Yet the Russian invasion of Georgia happened in 2008 and that means further military conflict is unlikely. Therein lies the opportunity.
Vladimir Putin’s invasion in 2008 in support of South Ossetia (a Russia-friendly breakaway province) was a brief and one-sided escapade. Sadly it may even have encouraged the Russian tyrant to think that an invasion of Ukraine would be similar.
A solid economy
Following the invasion, Georgia is now less reliant on Russia both as an export market (14% of exports) and as a source of remittance flows from Georgians working abroad who send money back home (now 12%, down from half ten years ago). The rich volcanic Georgian soil means that the country is less exposed to rising wheat prices or a shortage in fertiliser than many. Georgia is also less vulnerable to higher energy costs than in the past, after a decade of investment in hydro power dams.
These made up 70% of energy production last year. In short, the difficult recent history since the fall of the Soviet Union has been a catalyst for the country to become more resilient.
The economy has been strong, with real GDP growth of 5% per year for the three years preceding the pandemic. Growth is forecast to be 3% in 2022, assuming the conflict in Ukraine is resolved in a few months’ time, according to Galt & Taggart (G&T), Bank of Georgia’s brokerage business (named after the characters in Ayn Rand’s Atlas Shrugged).
Even in the worst-case scenario of a prolonged conflict in Ukraine and sanctions applied to Russia’s oil and gas exports, G&T predict a 1% contraction in the economy.
This may be too pessimistic, since Georgia is a relatively stable destination in the region.

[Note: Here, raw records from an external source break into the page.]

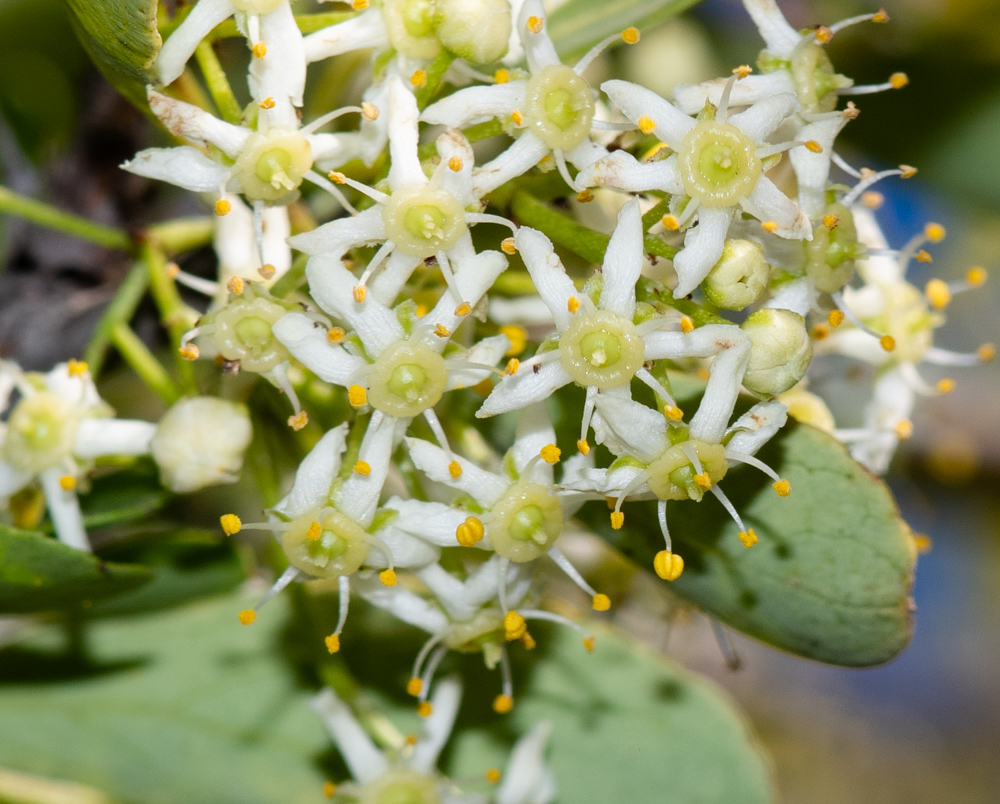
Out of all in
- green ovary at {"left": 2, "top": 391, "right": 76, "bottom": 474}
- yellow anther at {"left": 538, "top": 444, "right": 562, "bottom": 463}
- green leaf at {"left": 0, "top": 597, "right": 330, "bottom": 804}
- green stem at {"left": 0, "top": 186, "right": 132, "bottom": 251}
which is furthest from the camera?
green leaf at {"left": 0, "top": 597, "right": 330, "bottom": 804}

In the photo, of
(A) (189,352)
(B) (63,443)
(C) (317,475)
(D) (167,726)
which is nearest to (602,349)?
(C) (317,475)

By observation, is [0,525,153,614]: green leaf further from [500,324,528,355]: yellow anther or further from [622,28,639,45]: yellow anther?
[622,28,639,45]: yellow anther

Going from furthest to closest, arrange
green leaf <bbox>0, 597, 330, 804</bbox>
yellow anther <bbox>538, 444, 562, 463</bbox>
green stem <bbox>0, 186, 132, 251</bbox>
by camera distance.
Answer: green leaf <bbox>0, 597, 330, 804</bbox> → green stem <bbox>0, 186, 132, 251</bbox> → yellow anther <bbox>538, 444, 562, 463</bbox>

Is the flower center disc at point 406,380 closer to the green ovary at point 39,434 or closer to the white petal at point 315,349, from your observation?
the white petal at point 315,349

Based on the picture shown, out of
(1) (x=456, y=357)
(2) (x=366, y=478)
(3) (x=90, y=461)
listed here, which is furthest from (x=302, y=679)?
(1) (x=456, y=357)

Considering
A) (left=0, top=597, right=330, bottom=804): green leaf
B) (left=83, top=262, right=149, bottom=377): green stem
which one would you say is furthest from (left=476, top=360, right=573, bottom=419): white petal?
(left=0, top=597, right=330, bottom=804): green leaf

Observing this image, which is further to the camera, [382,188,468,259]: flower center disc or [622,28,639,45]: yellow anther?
[622,28,639,45]: yellow anther

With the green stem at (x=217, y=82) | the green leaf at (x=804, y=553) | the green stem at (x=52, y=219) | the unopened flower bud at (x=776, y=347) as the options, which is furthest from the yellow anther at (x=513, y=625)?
the green stem at (x=52, y=219)

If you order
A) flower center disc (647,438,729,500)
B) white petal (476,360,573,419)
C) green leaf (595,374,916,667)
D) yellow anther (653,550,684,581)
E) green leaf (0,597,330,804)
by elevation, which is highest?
white petal (476,360,573,419)
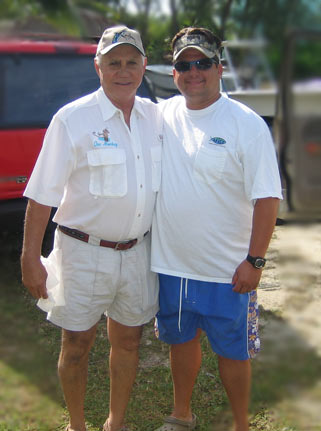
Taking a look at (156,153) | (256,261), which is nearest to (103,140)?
(156,153)

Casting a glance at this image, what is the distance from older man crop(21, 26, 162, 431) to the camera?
229 centimetres

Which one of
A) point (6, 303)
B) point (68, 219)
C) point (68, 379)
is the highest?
point (68, 219)

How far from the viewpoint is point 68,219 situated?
7.84 ft

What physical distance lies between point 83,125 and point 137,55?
399mm

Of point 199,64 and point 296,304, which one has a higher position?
point 199,64

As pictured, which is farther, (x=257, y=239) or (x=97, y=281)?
(x=97, y=281)

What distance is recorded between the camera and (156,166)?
7.95 ft

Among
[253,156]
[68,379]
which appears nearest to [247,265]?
[253,156]

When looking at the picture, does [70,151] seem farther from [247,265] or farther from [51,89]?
[51,89]

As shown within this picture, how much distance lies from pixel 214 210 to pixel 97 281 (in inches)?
23.1

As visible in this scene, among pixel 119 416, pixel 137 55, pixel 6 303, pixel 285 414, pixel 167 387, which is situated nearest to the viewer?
pixel 137 55

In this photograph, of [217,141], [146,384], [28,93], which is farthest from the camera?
[28,93]

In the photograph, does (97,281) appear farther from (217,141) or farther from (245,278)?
(217,141)

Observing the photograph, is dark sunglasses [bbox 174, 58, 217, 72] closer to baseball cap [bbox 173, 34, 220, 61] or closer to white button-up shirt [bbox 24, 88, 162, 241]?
baseball cap [bbox 173, 34, 220, 61]
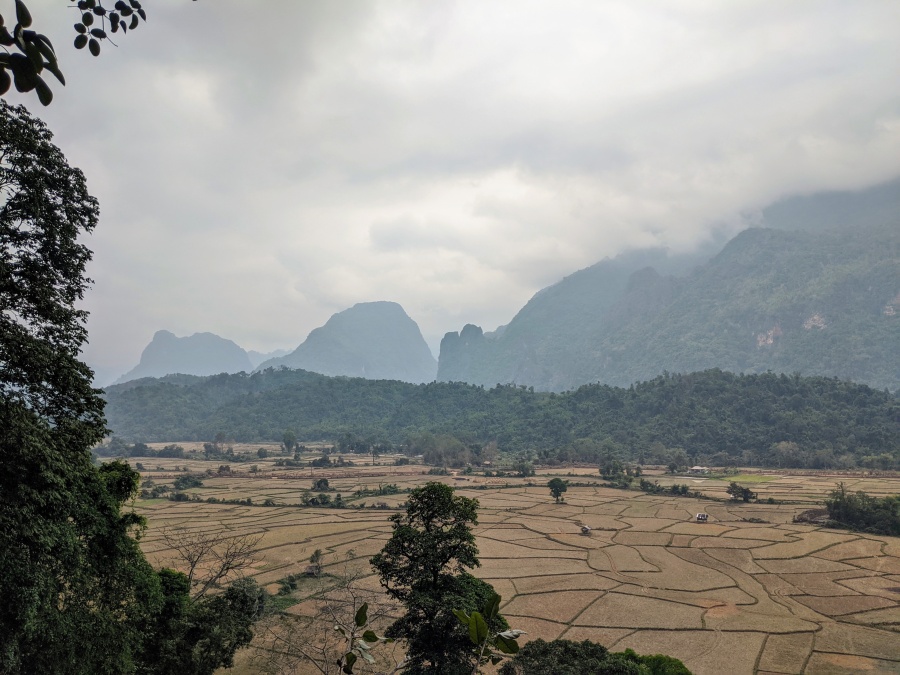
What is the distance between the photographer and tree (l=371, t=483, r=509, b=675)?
12.9 metres

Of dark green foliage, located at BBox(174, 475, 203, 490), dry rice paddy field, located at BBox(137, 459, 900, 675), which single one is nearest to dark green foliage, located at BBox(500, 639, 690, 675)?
dry rice paddy field, located at BBox(137, 459, 900, 675)

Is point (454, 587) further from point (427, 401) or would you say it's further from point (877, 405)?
point (427, 401)

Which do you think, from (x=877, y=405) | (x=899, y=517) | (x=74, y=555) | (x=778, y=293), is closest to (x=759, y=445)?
(x=877, y=405)

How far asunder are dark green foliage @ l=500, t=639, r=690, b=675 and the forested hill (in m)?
74.3

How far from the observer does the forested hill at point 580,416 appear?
272 ft

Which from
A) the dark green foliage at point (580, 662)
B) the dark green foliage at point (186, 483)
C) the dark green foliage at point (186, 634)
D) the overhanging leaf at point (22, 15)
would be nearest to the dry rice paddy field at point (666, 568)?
the dark green foliage at point (580, 662)

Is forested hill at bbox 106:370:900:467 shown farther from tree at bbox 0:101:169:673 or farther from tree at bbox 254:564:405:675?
tree at bbox 0:101:169:673

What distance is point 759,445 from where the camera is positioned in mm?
83750

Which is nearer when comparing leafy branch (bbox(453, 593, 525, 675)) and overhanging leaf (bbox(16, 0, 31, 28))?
overhanging leaf (bbox(16, 0, 31, 28))

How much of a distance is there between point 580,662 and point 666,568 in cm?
2047

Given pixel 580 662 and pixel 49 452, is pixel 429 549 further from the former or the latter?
pixel 49 452

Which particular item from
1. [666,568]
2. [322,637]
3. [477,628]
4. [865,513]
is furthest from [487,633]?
[865,513]

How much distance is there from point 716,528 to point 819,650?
2061 centimetres

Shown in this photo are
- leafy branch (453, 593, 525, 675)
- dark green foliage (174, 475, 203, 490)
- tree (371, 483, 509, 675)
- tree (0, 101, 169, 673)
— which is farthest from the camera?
dark green foliage (174, 475, 203, 490)
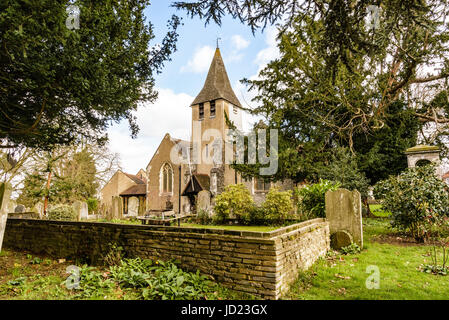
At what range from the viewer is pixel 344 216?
7.81 metres

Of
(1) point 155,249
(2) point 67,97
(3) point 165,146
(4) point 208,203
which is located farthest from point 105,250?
(3) point 165,146

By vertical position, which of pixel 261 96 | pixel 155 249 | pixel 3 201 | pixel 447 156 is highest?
pixel 261 96

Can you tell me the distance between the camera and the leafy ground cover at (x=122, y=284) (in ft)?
13.4

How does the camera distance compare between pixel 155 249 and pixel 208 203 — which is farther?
pixel 208 203

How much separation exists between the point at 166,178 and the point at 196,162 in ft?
14.1

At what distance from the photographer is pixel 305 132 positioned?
1636 centimetres

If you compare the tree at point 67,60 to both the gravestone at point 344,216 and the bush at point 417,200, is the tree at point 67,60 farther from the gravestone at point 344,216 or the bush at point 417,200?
the bush at point 417,200

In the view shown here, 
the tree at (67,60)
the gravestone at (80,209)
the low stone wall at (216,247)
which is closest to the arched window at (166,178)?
the gravestone at (80,209)

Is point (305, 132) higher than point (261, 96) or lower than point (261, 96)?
lower

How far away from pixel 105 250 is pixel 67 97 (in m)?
4.52

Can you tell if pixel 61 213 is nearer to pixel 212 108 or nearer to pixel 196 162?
pixel 196 162

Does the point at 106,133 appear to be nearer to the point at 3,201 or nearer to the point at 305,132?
the point at 3,201

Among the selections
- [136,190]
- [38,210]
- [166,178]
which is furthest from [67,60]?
[136,190]

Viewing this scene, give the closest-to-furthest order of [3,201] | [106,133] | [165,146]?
[3,201] → [106,133] → [165,146]
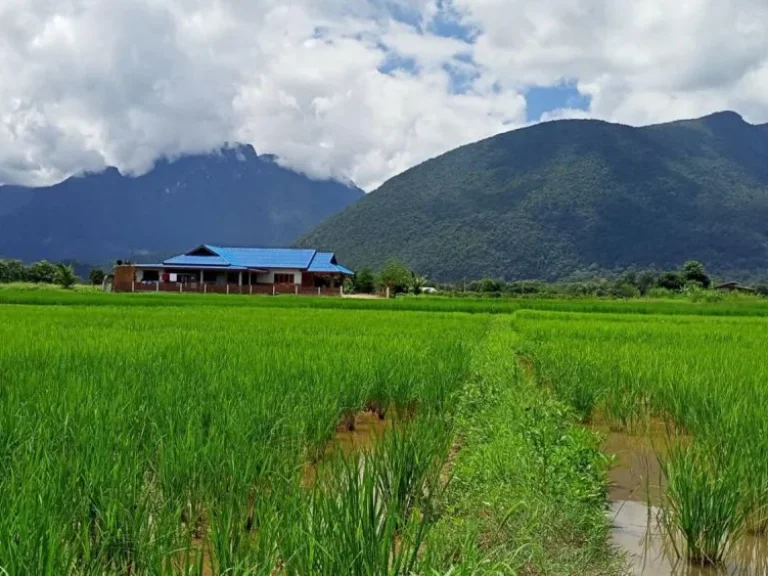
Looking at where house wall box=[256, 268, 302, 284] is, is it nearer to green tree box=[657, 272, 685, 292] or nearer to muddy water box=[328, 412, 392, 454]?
green tree box=[657, 272, 685, 292]

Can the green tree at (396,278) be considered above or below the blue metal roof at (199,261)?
below

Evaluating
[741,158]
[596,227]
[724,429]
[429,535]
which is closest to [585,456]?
[724,429]

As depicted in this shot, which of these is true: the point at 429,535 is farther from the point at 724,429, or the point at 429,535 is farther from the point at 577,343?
the point at 577,343

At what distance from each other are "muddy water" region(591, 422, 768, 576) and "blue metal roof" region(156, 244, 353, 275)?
34523 mm

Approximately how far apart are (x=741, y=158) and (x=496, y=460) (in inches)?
5350

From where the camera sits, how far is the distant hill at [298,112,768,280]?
8019 centimetres

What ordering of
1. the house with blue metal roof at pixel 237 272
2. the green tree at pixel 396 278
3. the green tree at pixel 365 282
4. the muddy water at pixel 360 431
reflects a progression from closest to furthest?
1. the muddy water at pixel 360 431
2. the house with blue metal roof at pixel 237 272
3. the green tree at pixel 396 278
4. the green tree at pixel 365 282

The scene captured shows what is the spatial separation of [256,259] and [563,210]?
192ft

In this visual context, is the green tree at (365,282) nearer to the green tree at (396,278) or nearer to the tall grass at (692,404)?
the green tree at (396,278)

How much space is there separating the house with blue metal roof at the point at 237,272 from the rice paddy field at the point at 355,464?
95.6 feet

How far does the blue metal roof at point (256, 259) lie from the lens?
1458 inches

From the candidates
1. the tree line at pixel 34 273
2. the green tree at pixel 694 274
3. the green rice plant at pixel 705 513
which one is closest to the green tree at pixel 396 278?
the tree line at pixel 34 273

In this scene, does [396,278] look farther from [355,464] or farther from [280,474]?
[355,464]

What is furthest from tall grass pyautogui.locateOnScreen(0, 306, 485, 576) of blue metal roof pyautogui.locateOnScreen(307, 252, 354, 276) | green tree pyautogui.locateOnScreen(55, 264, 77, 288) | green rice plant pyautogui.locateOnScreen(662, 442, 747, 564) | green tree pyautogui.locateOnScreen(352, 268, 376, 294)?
green tree pyautogui.locateOnScreen(352, 268, 376, 294)
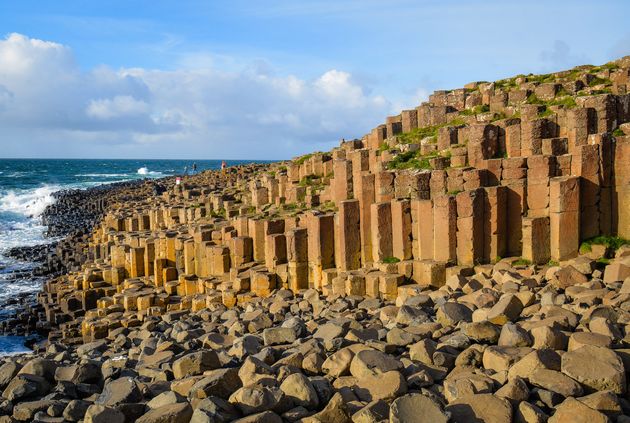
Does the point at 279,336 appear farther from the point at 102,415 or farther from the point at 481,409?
the point at 481,409

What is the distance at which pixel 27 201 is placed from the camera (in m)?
57.1

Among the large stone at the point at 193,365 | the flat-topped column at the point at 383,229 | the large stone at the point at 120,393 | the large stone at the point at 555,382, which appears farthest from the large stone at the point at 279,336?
the flat-topped column at the point at 383,229

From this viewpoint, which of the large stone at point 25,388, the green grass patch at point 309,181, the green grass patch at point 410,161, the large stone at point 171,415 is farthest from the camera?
the green grass patch at point 309,181

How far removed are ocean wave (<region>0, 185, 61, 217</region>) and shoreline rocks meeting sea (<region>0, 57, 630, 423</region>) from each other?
1343 inches

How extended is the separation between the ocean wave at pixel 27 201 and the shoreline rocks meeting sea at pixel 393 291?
3412 cm

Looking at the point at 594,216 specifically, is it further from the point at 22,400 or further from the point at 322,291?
the point at 22,400

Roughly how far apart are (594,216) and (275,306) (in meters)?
6.80

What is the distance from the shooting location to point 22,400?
7363mm

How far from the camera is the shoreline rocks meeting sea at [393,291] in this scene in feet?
19.7

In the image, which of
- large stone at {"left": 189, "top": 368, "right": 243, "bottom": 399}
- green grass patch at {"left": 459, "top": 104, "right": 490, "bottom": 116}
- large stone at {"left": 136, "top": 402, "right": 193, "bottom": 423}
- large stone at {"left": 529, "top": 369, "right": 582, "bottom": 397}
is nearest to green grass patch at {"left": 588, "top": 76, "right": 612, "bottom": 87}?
green grass patch at {"left": 459, "top": 104, "right": 490, "bottom": 116}

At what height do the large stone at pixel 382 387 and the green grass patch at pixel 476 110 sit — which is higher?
the green grass patch at pixel 476 110

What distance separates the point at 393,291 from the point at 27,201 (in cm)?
5373

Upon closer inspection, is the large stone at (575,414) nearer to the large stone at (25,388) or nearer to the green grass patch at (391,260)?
the large stone at (25,388)

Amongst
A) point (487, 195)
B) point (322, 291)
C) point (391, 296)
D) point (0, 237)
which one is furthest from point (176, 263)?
point (0, 237)
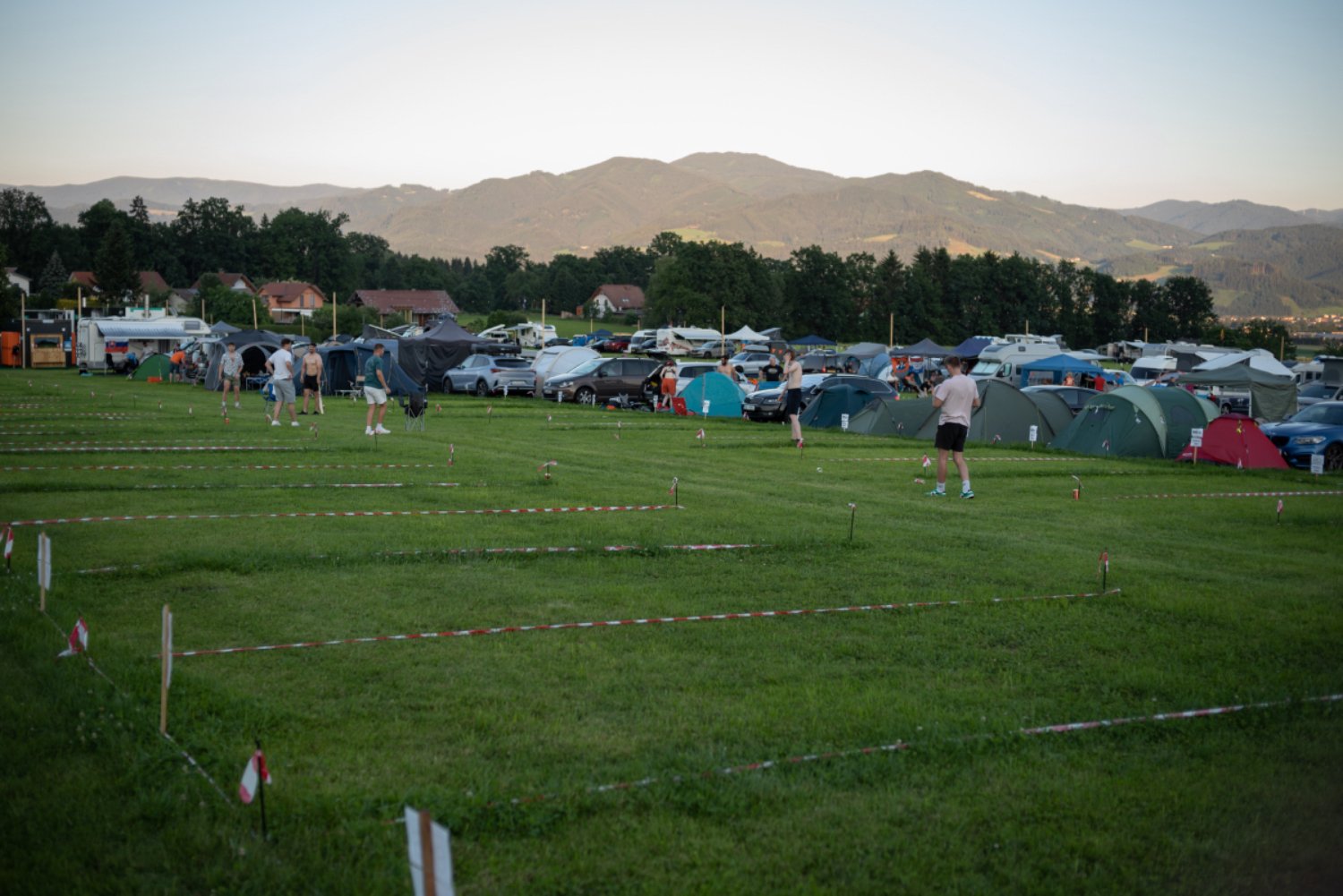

I’ve heard stories of flights to Tbilisi from Moscow and St. Petersburg being booked out as skilled Russians flee Putin’s regime.
Managing the risks well
London-listed Bank of Georgia (LSE: BGEO) is one of two leading local banks. It’s cheap and in fine shape (see below), although obviously not risk-free. Around 60% of the bank’s balance sheet (both loans and deposits) is in US dollars or other foreign currencies. This would be an issue if the currency devalues steeply: borrowers who earn in local currency could struggle to service their dollar debts.
Some of this risk is reduced by the 1.3 million Georgians who earn overseas in foreign currencies and send money home. In 2021, remittances were up by 25% year-on-year, and by 36%from 2019.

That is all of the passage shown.